- **Try it**
Only the lines from the start of the data through the line with "Leclerc: 'El mejor" belong in the copy. Restate them word for word, minus the pictures.

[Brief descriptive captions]
· · · · ·

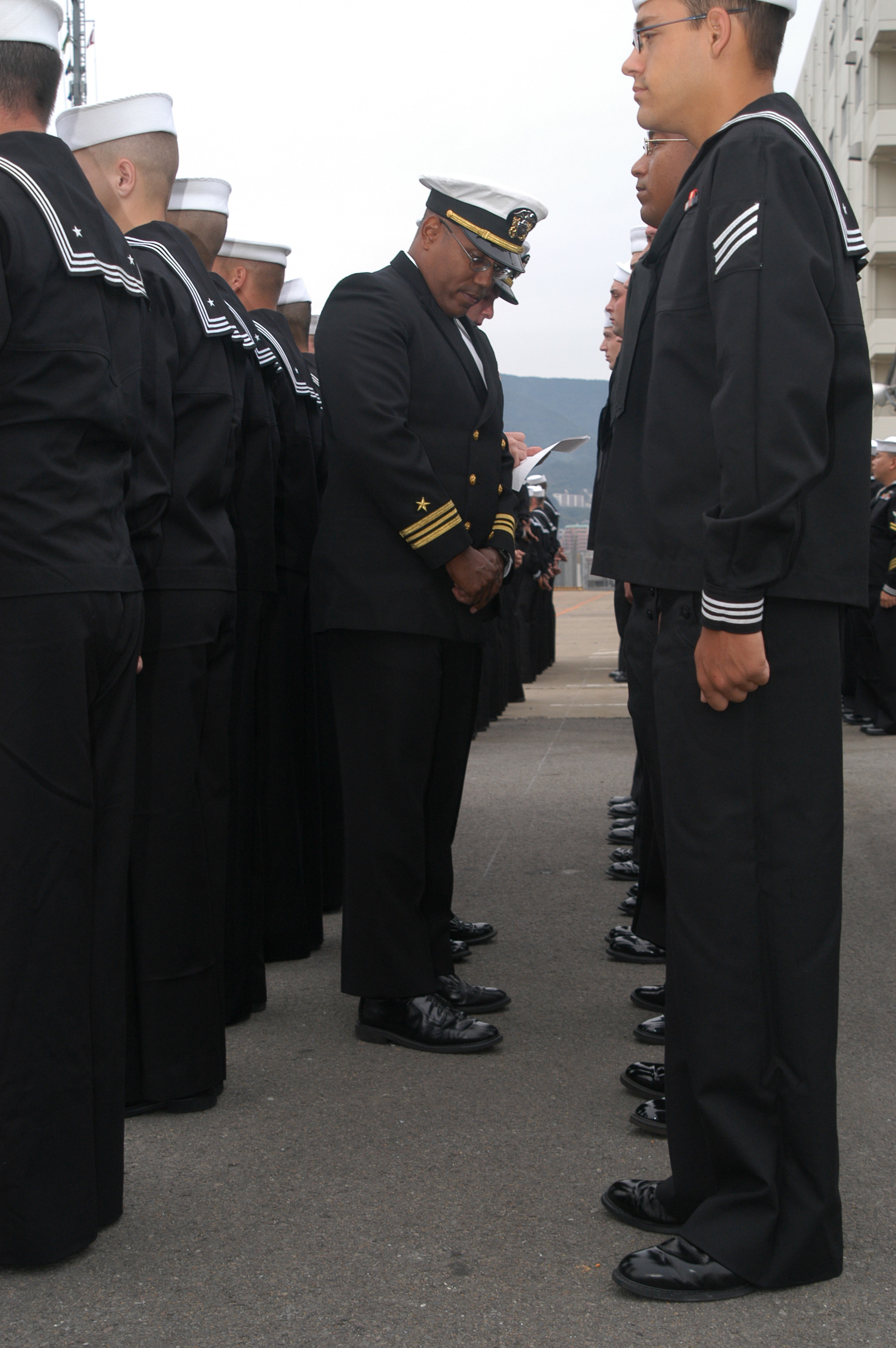 ... dress blue uniform inspection pierside along India Basin.jpg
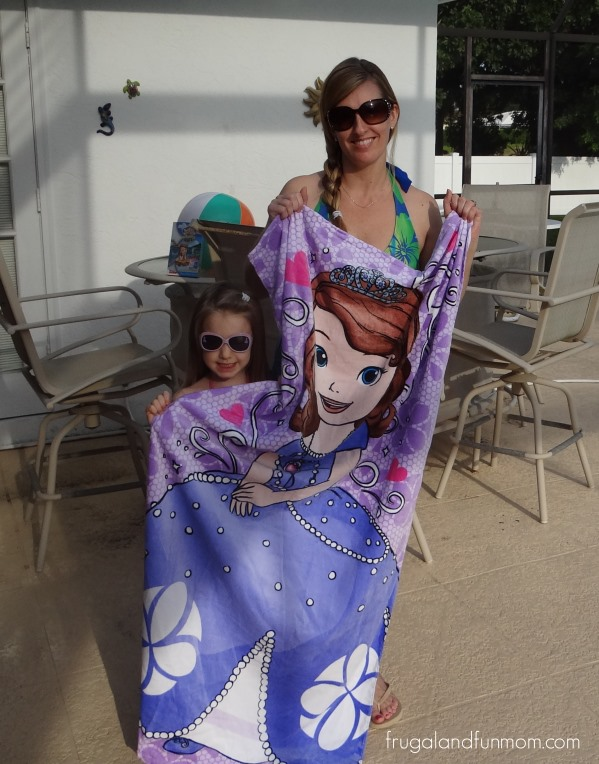 "Sofia The First ""The Floating Palace"" DVD and Pool Time"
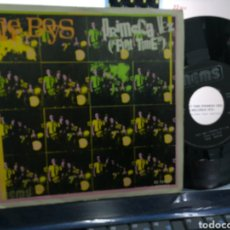 Discos de vinilo: THE BOYS SINGLE PRIMERA VEZ ESPAÑA 1978 /2. Lote 184103316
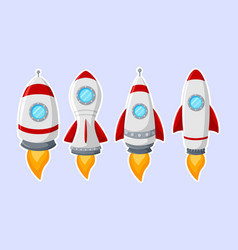 cartoon rocket ship collection isolated on white b vector image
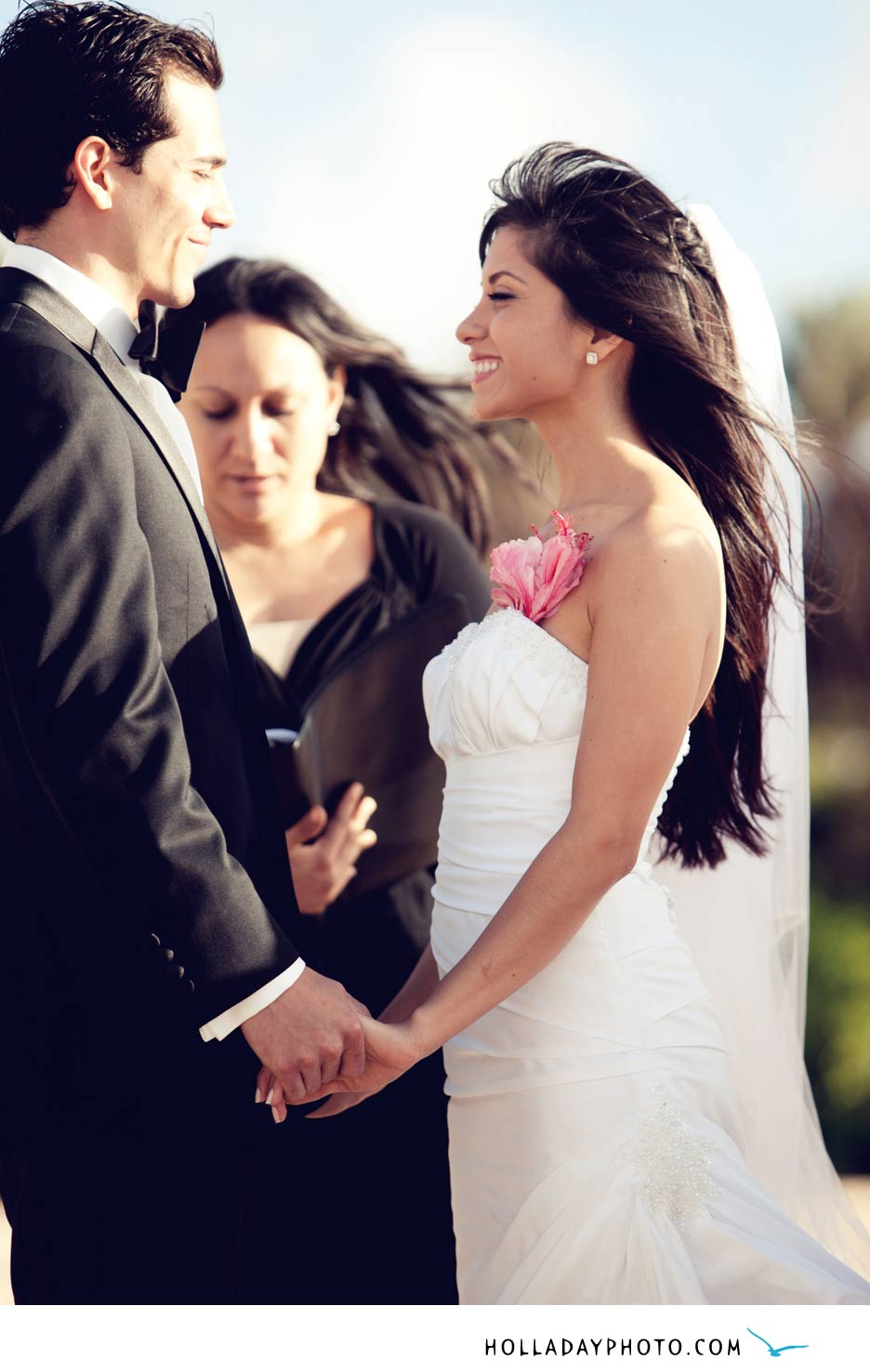 bach-wedding-photograpy-hawaii-1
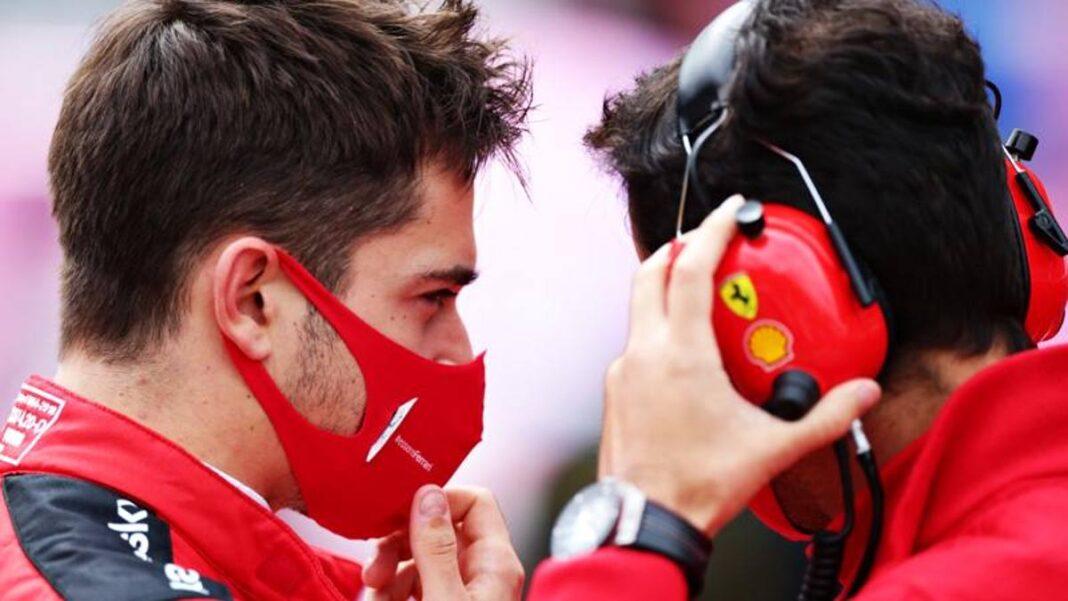 Leclerc: 'El mejor Ferrari hasta la fecha, orgulloso del trabajo del equipo'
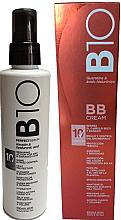 Духи, Парфюмерия, косметика BB-крем для волос - Broaer B10 BB Cream For Hair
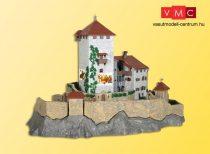 Kibri 36402 Vár, Wildenstein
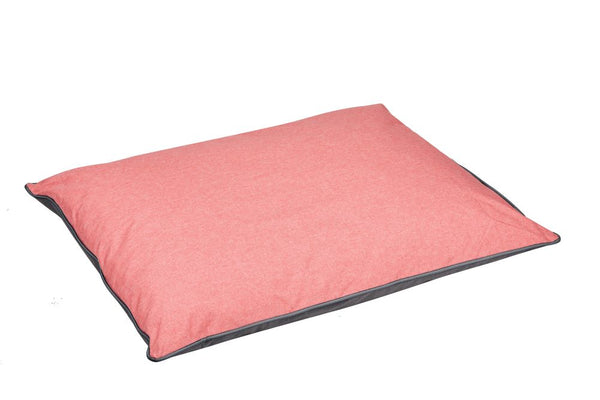Weatherbeeta Pillow Dog Bed Pink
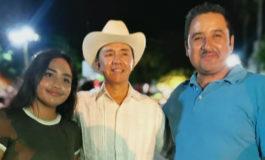 Organiza Héctor Castelo Cuarta Kermes De Talentos En Esperanza, Sonora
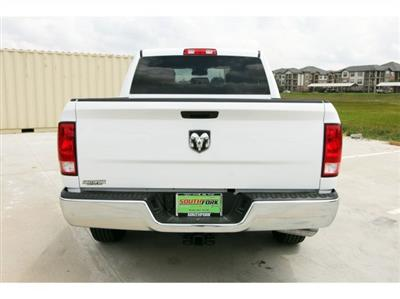 2019 Ram 1500 Crew Cab 4x2,  Pickup #KS622929 - photo 7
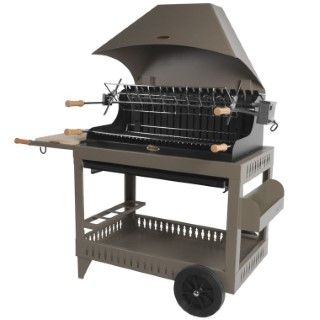 Barbecue Irissary avec hotte couleur taupe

· · · · ·

- **Task result**
 ... dress blue uniform inspection pierside along India Basin.jpg
 "Sofia The First ""The Floating Palace"" DVD and Pool Time"
 Discos de vinilo: THE BOYS SINGLE PRIMERA VEZ ESPAÑA 1978 /2. Lote 184103316
 cartoon rocket ship collection isolated on white b vector image
 bach-wedding-photograpy-hawaii-1
 Leclerc: 'El mejor Ferrari hasta la fecha, orgulloso del trabajo del equipo'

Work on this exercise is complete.